En 2019, le kilo de saumon norvégien d’élevage s’échangeait autour de 5,50 € en gros. En 2024, il a dépassé les 11 € sur le marché de gros européen. Cette hausse n’est pas due à une raréfaction naturelle, mais à une stratégie délibérée. Les producteurs norvégiens limitent volontairement les volumes pour maintenir les cours élevés. Moins de poissons dans les cages = prix plus haut sur les marchés.

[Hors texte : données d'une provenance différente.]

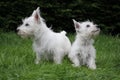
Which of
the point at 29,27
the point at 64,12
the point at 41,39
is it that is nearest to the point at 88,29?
the point at 41,39

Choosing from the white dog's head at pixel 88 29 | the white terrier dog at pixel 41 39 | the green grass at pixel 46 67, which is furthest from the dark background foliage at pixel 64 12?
the white terrier dog at pixel 41 39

Conséquence directe : le restaurateur japonais de quartier n’a aucune prise sur le prix de sa matière première principale. Quand le cours du saumon grimpe de 20 % en six mois, il a deux options : augmenter ses tarifs (et perdre des clients) ou réduire la taille de ses tranches. La plupart font les deux discrètement. Si tu as l’impression que tes sushis ont rétréci ces dernières années, ce n’est pas une illusion.

Les plateformes de livraison ajoutent une couche supplémentaire. Uber Eats et Deliveroo prélèvent entre 25 % et 35 % de commission sur chaque commande. Un plateau à 30 € commandé en livraison rapporte donc entre 19 € et 22 € au restaurant, une fois les intermédiaires servis. Pour compenser, certaines enseignes gonflent les prix en ligne de 15 % à 20 % par rapport à la salle.

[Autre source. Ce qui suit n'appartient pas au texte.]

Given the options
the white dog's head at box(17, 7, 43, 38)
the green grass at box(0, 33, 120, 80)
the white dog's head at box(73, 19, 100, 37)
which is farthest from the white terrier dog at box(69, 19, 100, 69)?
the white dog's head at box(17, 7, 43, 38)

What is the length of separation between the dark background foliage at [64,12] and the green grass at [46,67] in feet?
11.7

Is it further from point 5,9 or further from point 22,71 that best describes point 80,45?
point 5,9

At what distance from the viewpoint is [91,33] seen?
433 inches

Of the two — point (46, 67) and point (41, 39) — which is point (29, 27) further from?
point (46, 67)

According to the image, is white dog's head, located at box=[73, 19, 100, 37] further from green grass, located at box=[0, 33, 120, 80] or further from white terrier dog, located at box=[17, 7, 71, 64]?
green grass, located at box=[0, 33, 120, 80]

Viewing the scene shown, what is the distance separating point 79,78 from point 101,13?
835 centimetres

Sushi à 3 € vs sushi à 0,80 € au supermarché : la comparaison qui fait mal

En grande surface, un plateau de 8 sushis se vend entre 5 € et 8 €. Soit 0,60 € à 1 € la pièce. Trois à quatre fois moins cher qu’au restaurant. Comment est-ce possible ?

D’abord, ces sushis sont fabriqués dans des ateliers centralisés, parfois situés à Rungis ou dans des zones industrielles. Les machines forment le riz, découpent le poisson, assemblent les pièces à la chaîne. Un opérateur supervise la production de plusieurs milliers de pièces par jour. Le coût de main-d’œuvre par sushi tombe à moins de 0,05 €.

Ensuite, le poisson utilisé n’est pas toujours identique. Les sushis de supermarché contiennent souvent du saumon congelé-décongelé, parfois élevé au Chili plutôt qu’en Norvège, avec un coût d’achat inférieur de 30 % à 40 %. Le riz, lui, est du riz rond standard, pas le riz Koshihikari japonais que les bons restaurants utilisent à 6 € le kilo.

Enfin, la conservation. Un sushi de restaurant est préparé pour être mangé dans l’heure. Un sushi de supermarché est conditionné sous atmosphère protectrice avec une DLC de 3 jours. Cette différence technique change radicalement le goût — mais aussi le modèle économique. Zéro perte, zéro main-d’œuvre qualifiée, zéro loyer de centre-ville. Le supermarché peut vendre à 0,80 € avec une marge confortable.

Quant aux formules « à volonté » à 15 ou 20 €, le secret est simple : le riz coûte presque rien, et plus tu en manges, plus le restaurant dilue son coût de saumon. Un client moyen consomme 25 à 30 pièces en formule illimitée. Le restaurant mise sur le riz, les makis concombre et les soupes miso — des postes à quelques centimes — pour compenser les quelques gros mangeurs de sashimi.

Le résumé : où vont tes 3 € exactement

Pour un sushi nigiri saumon vendu 3 € en restaurant de quartier, la décomposition ressemble à ça : environ 0,50 € de matières premières (saumon, riz, condiments), 0,40 € de main-d’œuvre, 0,60 € de loyer et charges fixes, 0,20 € de perte et gaspillage, 0,30 € de marge nette pour le restaurateur. Le reste — entre 0,80 € et 1 € — part en TVA (10 % en restauration), en frais bancaires, en emballages, en produits d’entretien et en tout ce qu’on oublie toujours de compter.

La prochaine fois que tu trouveras l’addition salée, rappelle-toi que ton restaurateur empoche à peine 30 centimes par pièce. Le vrai gagnant, c’est le producteur norvégien de saumon qui fixe les cours depuis sa ferme aquacole au-dessus du cercle polaire. Et évidemment, si tu commandes en livraison, la plateforme prend sa part avant tout le monde.